MANILA, PHILIPPINES — Albert del Rosario, the Philippines’ former foreign minister who stood up to Beijing in the South China Sea, has died at the age of 83, Manila said Tuesday.
Del Rosario, who served under Philippine President Benigno Aquino from 2011 to 2016, died while en route to the United States, the Department of Foreign Affairs (DFA) said in a statement that did not specify the cause of death.
Born in Manila in 1939, he went on to graduate with a degree in economics from New York University and later became a fierce critic of China.
Del Rosario was “a staunch advocate of protecting and advancing national security and promoting the rights and welfare of Filipinos”, the foreign ministry said.
“He was a consummate diplomat and an inspiring leader who led the DFA with integrity and unwavering commitment to public service,” Foreign Affairs Secretary Enrique Manalo tweeted.

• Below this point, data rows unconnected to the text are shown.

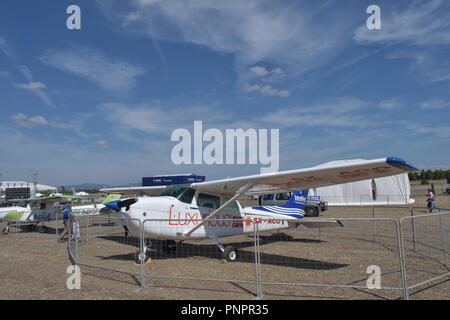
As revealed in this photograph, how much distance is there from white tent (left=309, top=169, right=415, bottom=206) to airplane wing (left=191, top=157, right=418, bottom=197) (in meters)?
24.9

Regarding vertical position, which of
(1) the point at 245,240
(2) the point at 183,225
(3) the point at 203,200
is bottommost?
(1) the point at 245,240

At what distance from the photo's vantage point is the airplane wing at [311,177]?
5777mm

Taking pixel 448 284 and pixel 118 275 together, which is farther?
pixel 118 275

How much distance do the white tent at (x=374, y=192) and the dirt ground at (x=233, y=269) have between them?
21698 millimetres

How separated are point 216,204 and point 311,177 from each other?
310cm

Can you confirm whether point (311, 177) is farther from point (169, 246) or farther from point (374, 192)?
point (374, 192)

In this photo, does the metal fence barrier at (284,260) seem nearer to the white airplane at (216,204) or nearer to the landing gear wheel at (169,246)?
the landing gear wheel at (169,246)

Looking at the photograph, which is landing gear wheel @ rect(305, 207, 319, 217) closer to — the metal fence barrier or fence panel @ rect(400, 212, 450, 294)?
fence panel @ rect(400, 212, 450, 294)

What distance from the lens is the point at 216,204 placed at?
9.09 meters

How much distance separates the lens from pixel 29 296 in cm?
527

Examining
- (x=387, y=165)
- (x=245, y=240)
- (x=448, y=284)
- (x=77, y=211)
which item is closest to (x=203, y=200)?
(x=245, y=240)

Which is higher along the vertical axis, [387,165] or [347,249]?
[387,165]
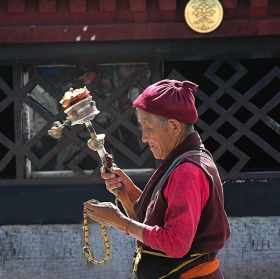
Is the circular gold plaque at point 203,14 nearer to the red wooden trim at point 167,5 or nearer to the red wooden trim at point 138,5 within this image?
the red wooden trim at point 167,5

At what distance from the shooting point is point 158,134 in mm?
2762

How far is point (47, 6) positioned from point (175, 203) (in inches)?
141

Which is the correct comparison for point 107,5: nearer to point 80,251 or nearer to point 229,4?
point 229,4

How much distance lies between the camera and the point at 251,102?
634 cm

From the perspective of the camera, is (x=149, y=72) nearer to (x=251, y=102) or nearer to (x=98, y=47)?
(x=98, y=47)

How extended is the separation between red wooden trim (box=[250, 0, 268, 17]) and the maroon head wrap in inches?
130

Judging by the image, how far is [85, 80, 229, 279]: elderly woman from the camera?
260cm

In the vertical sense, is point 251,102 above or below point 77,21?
below

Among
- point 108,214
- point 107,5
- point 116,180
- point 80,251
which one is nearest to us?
point 108,214

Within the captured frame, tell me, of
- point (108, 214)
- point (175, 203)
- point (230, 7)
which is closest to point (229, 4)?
point (230, 7)

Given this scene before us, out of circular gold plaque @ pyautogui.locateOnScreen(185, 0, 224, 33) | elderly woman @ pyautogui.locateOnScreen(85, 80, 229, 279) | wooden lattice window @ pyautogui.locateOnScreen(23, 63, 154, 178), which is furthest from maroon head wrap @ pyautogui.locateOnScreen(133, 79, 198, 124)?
wooden lattice window @ pyautogui.locateOnScreen(23, 63, 154, 178)

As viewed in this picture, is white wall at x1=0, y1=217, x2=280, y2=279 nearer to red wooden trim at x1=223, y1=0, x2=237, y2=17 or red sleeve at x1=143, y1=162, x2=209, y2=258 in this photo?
red wooden trim at x1=223, y1=0, x2=237, y2=17

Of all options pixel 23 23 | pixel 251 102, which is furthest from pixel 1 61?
pixel 251 102

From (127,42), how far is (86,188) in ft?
4.28
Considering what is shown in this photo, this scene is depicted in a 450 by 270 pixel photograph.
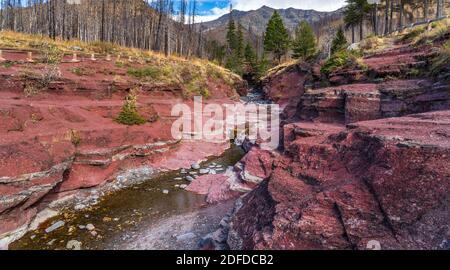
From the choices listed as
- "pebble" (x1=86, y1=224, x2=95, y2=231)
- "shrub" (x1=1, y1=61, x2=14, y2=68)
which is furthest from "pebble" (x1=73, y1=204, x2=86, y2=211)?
A: "shrub" (x1=1, y1=61, x2=14, y2=68)

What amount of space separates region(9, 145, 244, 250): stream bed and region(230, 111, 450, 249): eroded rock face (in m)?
2.61

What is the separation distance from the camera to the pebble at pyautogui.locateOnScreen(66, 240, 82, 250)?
8.48 m

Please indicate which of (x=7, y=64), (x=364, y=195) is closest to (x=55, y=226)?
(x=364, y=195)

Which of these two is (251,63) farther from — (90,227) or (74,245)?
(74,245)

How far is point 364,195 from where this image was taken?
5469 millimetres

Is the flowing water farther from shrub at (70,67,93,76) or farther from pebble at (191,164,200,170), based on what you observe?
shrub at (70,67,93,76)

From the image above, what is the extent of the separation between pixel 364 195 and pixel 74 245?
836 centimetres

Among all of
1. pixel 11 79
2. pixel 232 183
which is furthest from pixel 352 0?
pixel 11 79

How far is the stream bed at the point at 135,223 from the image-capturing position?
8727 mm

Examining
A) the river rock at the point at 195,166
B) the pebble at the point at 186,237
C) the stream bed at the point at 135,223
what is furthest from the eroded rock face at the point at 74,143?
the pebble at the point at 186,237

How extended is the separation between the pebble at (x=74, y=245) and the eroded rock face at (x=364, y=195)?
5.02 meters

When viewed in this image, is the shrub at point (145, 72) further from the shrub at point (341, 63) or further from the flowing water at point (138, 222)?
the shrub at point (341, 63)

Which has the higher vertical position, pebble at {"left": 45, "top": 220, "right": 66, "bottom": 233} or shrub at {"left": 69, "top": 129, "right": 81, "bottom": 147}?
shrub at {"left": 69, "top": 129, "right": 81, "bottom": 147}
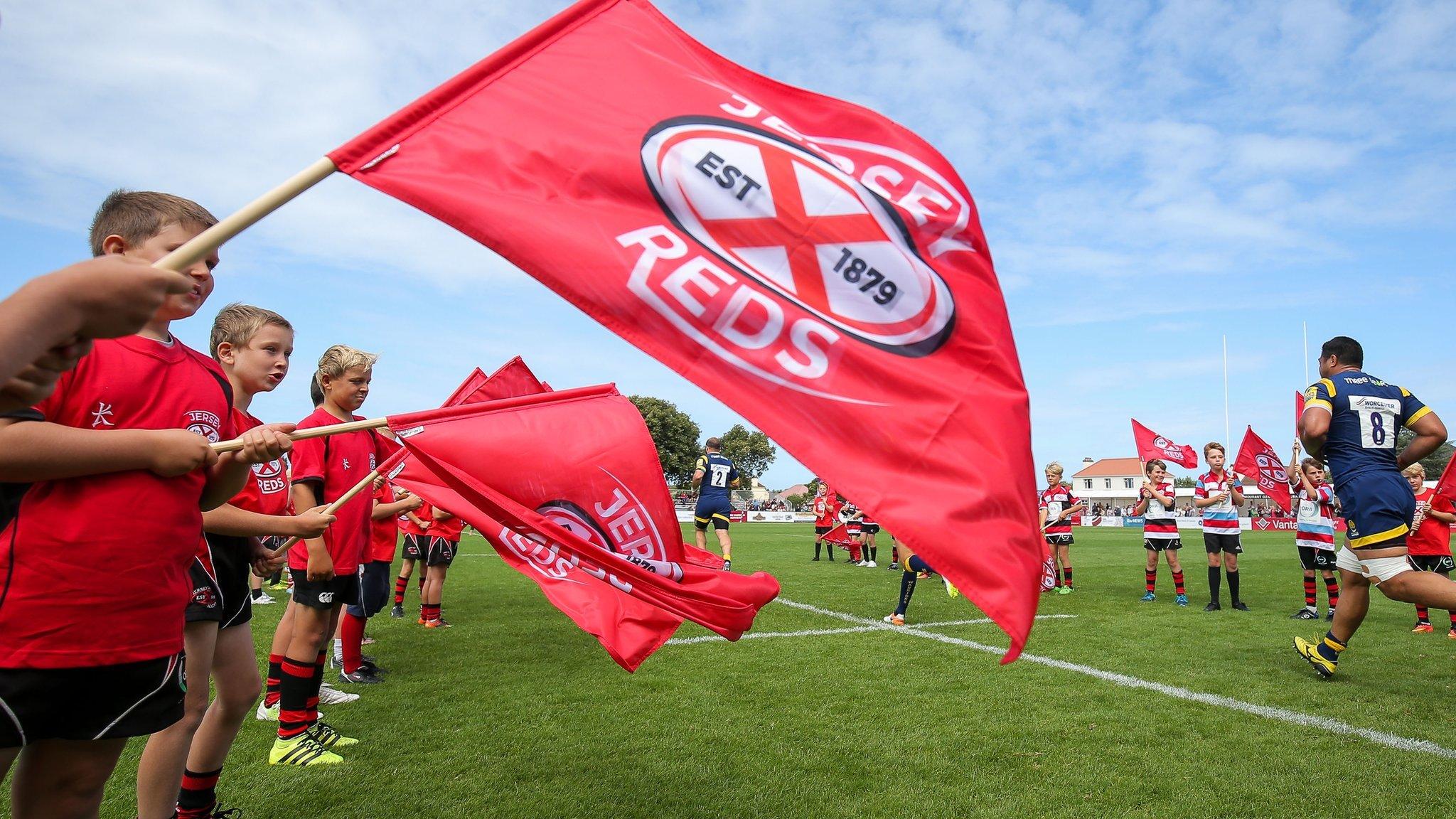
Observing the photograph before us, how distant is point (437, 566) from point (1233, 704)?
24.6ft

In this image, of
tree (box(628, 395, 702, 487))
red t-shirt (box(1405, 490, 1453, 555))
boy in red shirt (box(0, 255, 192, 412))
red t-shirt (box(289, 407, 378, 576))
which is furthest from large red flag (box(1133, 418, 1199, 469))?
tree (box(628, 395, 702, 487))

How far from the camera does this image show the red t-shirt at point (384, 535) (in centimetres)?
629

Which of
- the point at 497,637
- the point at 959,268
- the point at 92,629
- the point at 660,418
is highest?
the point at 660,418

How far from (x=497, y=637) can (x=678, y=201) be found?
280 inches

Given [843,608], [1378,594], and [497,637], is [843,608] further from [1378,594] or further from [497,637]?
[1378,594]

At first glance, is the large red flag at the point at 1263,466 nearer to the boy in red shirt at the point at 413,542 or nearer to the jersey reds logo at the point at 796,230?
the boy in red shirt at the point at 413,542

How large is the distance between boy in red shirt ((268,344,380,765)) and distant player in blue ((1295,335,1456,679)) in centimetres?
651

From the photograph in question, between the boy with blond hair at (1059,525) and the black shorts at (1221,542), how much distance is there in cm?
232

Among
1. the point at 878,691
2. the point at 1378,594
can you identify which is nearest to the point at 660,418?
the point at 1378,594

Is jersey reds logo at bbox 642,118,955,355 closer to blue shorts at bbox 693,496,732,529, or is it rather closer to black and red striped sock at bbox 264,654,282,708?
black and red striped sock at bbox 264,654,282,708

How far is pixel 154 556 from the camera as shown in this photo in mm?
2045

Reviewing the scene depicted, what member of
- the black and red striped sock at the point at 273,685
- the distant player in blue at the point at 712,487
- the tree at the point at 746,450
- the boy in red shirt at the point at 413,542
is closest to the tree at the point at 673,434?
the tree at the point at 746,450

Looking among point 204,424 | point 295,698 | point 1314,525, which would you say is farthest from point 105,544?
point 1314,525

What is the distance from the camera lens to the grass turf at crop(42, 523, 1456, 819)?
3.81 meters
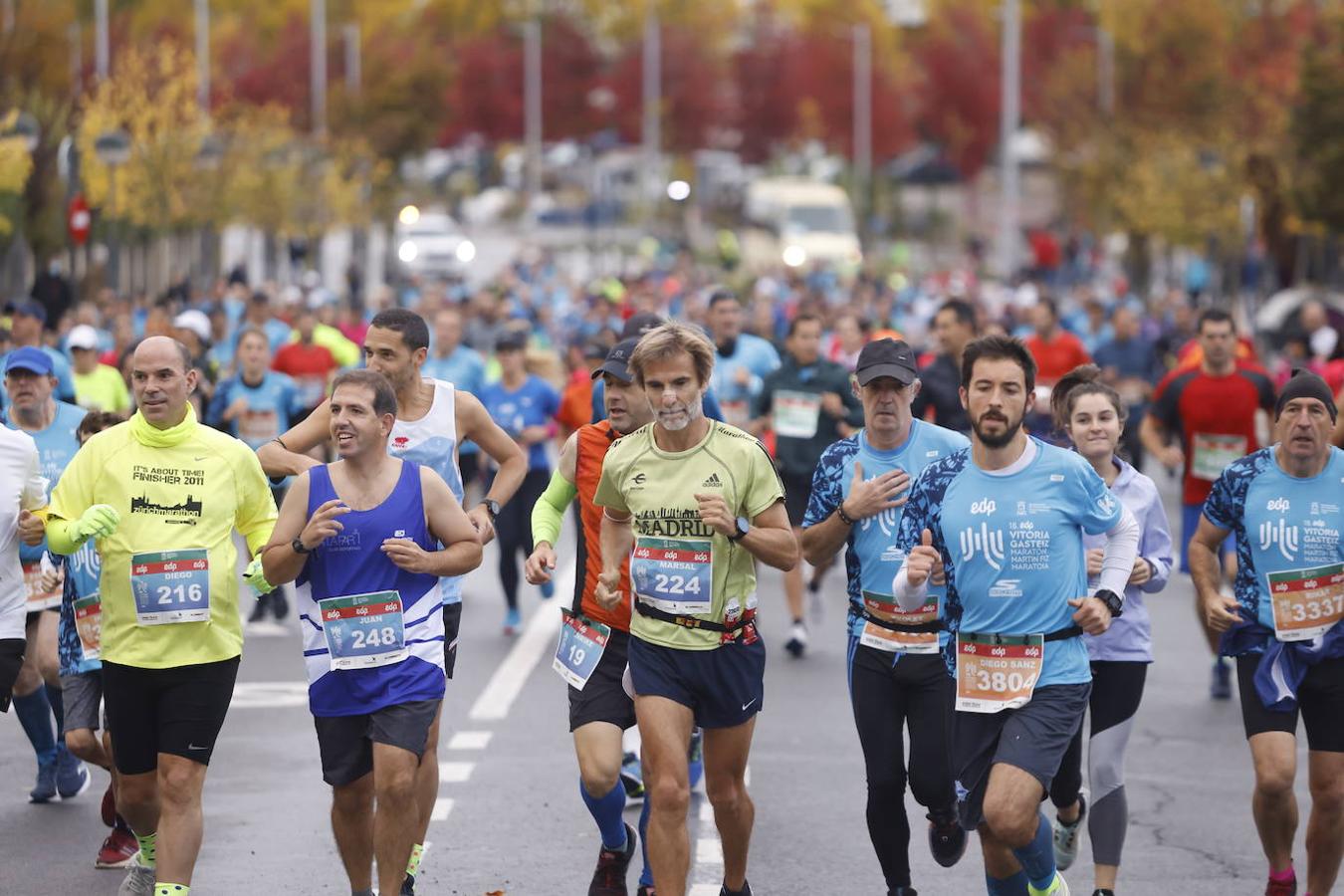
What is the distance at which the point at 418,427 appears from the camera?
359 inches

Relations with Beijing soured during his tenure, which was marked by a fierce standoff in 2012 in Scarborough Shoal, a chain of reefs and rocks 240 kilometres (150 miles) west of the main Philippine island of Luzon.
He was behind two prominent legal cases against Beijing, including a 2013 case at an international tribunal that eventually struck down China’s claims to most of the resource-rich South China Sea waterway.
Del Rosario continued his criticism of China after leaving office by holding public forums organised by his think tank and writing opinion columns in local newspapers.
In March 2019, del Rosario filed a complaint against Chinese officials at the International Criminal Court, alleging “crimes against humanity” over the supposed environmental fallout of Beijing’s activities in the South China Sea.
The complaint was eventually dismissed because China is not a state party to the Rome Statute that established the court.
Months after filing the ICC case, he was denied entry to Hong Kong in what critics called retaliation for his criticism of Beijing.